Gyokuro for Beginners

Gyokuro is a poetic name that literally means ‘jewel-like dewdrop’ and this tea really is the jewel of the green teas. Gyokuro is from the Camellia sinesis plant, and what sets it apart from other teas is that the leaves are shaded during the last three weeks of growth, and this reduction in photosynthesis results in higher levels of the amino acid theanine, which gives the tea its rich umami quality.



Brewing gyokuro is a bit different from brewing other green teas. Think smaller, less. It is brewed in smaller quantities, uses less water in proportion to tea and a lower water temperature, and it is drunk in smaller cups. Gyokuro is not so much for quenching thirst as it is for savoring what might be called tea’s perfect nectar. Because of brewing a smaller amount of tea at a lower temperature, using a smaller pot helps to avoid having a lot of empty space in the teapot, and therefore helps to keep the tea at the proper temperature.

There is a two-fold theory behind gyokuro’s special brewing technique. First, the lower brewing temperature minimizes the bitterness of the caffeine and the astringency of the tannins. The hotter the water, the more caffeine, and tannins are pulled out of the tea. Secondly, the leaves are steeped for a longer time than other teas in order to extract the most theanine possible. This is made possible by and is also necessary because of, the lower water temperature. Additionally, because of using water at a lower temperature, a higher proportion of tea to water is necessary to get a full, rich tea flavor. For high-grade teas, 10 grams (about two tablespoons) is usually the recommended amount per pot. Check the information on the packaging for specific recommendations from the tea maker.

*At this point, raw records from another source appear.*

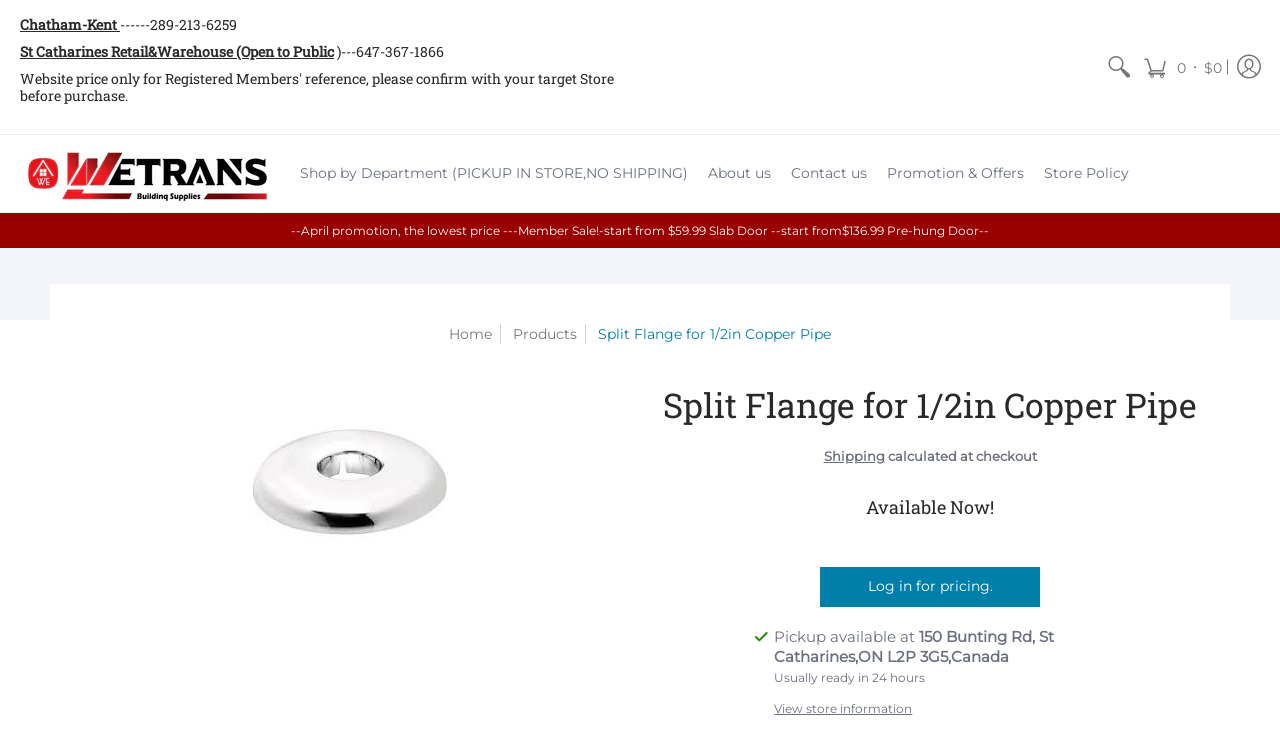

--- FILE ---
content_type: text/html; charset=utf-8
request_url: https://wetransltd.com//variants/38229207318723/?section_id=store-availability
body_size: 233
content:
<div id="shopify-section-store-availability" class="shopify-section"><div class="store-availability-container bottompad-half"
     data-section-id="store-availability"
     data-section-type="store_availability">
  
  <div class="store-availability-information table"><div class="table-cell top"><span class="icon icon-check" focusable="false" aria-hidden="true"></span></div>
    <div class="store-availability-information-container table-cell top"><p class="store-availability-information__title">Pickup available at <strong>150 Bunting Rd, St Catharines,ON L2P 3G5,Canada</strong><br/><span class="store-availability-information__stock store-availability-small-text"><small>Usually ready in 24 hours</small></span></p>
      <p class="store-availability-information__stores"><a href="javascript:void(0)" class="srfc store-availability-information__link js-modal-open-store-availability-modal store-availability-small-text" data-store-availability-modal-open aria-haspopup="dialog"><small>View store information</small></a></p></div>
  </div>

  <div class="modal hidden StoreAvailabilityModal">
    <div class="store-availabilities-modal basicLightbox__div">
      <div class="store-availabilities-modal__header list">
        <span class="store-availabilities-modal__product-information">
          <h2 class="store-availabilities-modal__product-title" data-store-availability-modal-product-title></h2>
          <p class="store-availabilities-modal__variant-title store-availability-small-text">Default Title</p>
        </span>
      </div>
      <div class="store-availabilities-list" role="list"><div class="store-availability-list__item list last">
          <p class="store-availability-list__location"><strong>150 Bunting Rd, St Catharines,ON L2P 3G5,Canada</strong><br/><span class="store-availability-list__stock store-availability-small-text"><small><span class="icon icon-check" focusable="false" aria-hidden="true"></span>Pickup available, usually ready in 24 hours</small></span></p><p>150 Bunting Road<br>St. Catharines ON L2P 3G5<br>Canada</p>
<p class="store-availability-list__phone">+16473671866</p></div></div>
    </div>
    <button class="basicLightbox__close"></button>
  </div>
</div>
</div>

To brew, just-boiled water is transferred several times to bring down the temperature of the water and to warm the pot and cups. It is first poured into the teapot, then into another vessel called a yuzamashi, which literally means ‘hot water cooler.’ There are special vessels designed just for this purpose, often found in a tea set made specifically gyokuro, for but you can also pour the hot water into a regular mug or cup as well. Next, water is poured from the yuzamashi into the cups, and any leftover water is discarded. In this way, you will determine exactly the amount of water for the number of cups you are using. Regardless of the particular vessels that you are using, remember to do four ‘pours’ of the hot water, with the fourth and final pour being into the pot with the tea for brewing. Next, add the tea leaves to the pot and then add the water from the cups to the pot. The temperature of the water should be about 122-140°F (50-60 degrees C) at this point. Each time the water is poured into another vessel, the temperature goes down by about 18-20°F (~10° C). Glancing into the pot, you’ll notice that there seems to be just enough water to cover the leaves if the proportions are right. The tea will absorb some of the water from the first pot you brew, so the first cups will not be completely full. The next infusions will yield more tea per cup, as the tea will already be moistened. The first infusion should steep for about one-and-a-half to two minutes, by which time the tea leaves should be opening up.

Pour the tea into each cup a little at a time, and then reverse the order so that you pour into three cups in the order of 1-2-3, then 3-2-1, for example. Because the tea is much more concentrated at the bottom of the pot, this method makes sure that the flavor of tea is evenly distributed between the first pour and the last. Continue to use water that is about 140° F (60° C) for subsequent steepings, but there is no need to wait, and the tea can be poured immediately after adding hot water.



When shopping for gyokuro, in addition to full leaf teas, you will notice a lot of powdered gyokuro items are available. In the initial steaming, rolling and sorting process, the buds and stems as well as the bits and pieces that break off from the leaves are destined to become either powdered gyokuro or, in the case of stems, sold as-is for ban-cha (stem tea) gyokuro. Powdered gyokuro is also frequently added to other teas, such as gyokuro-iri sencha (iri means ‘in,’ so this phrase means sencha with (powdered) gyokuro). The powdered green tea usually served for free in sushi shops often contains gyokuro tea, often combined in varying quantities with other powdered tea. As you can see, there are lots of ways to enjoy gyokuro. You can savor the whole-leaf tea on it’s own, you can accompany sushi with the powdered variety, and then can even end your meal with gyokuro candy in the shape of a rose!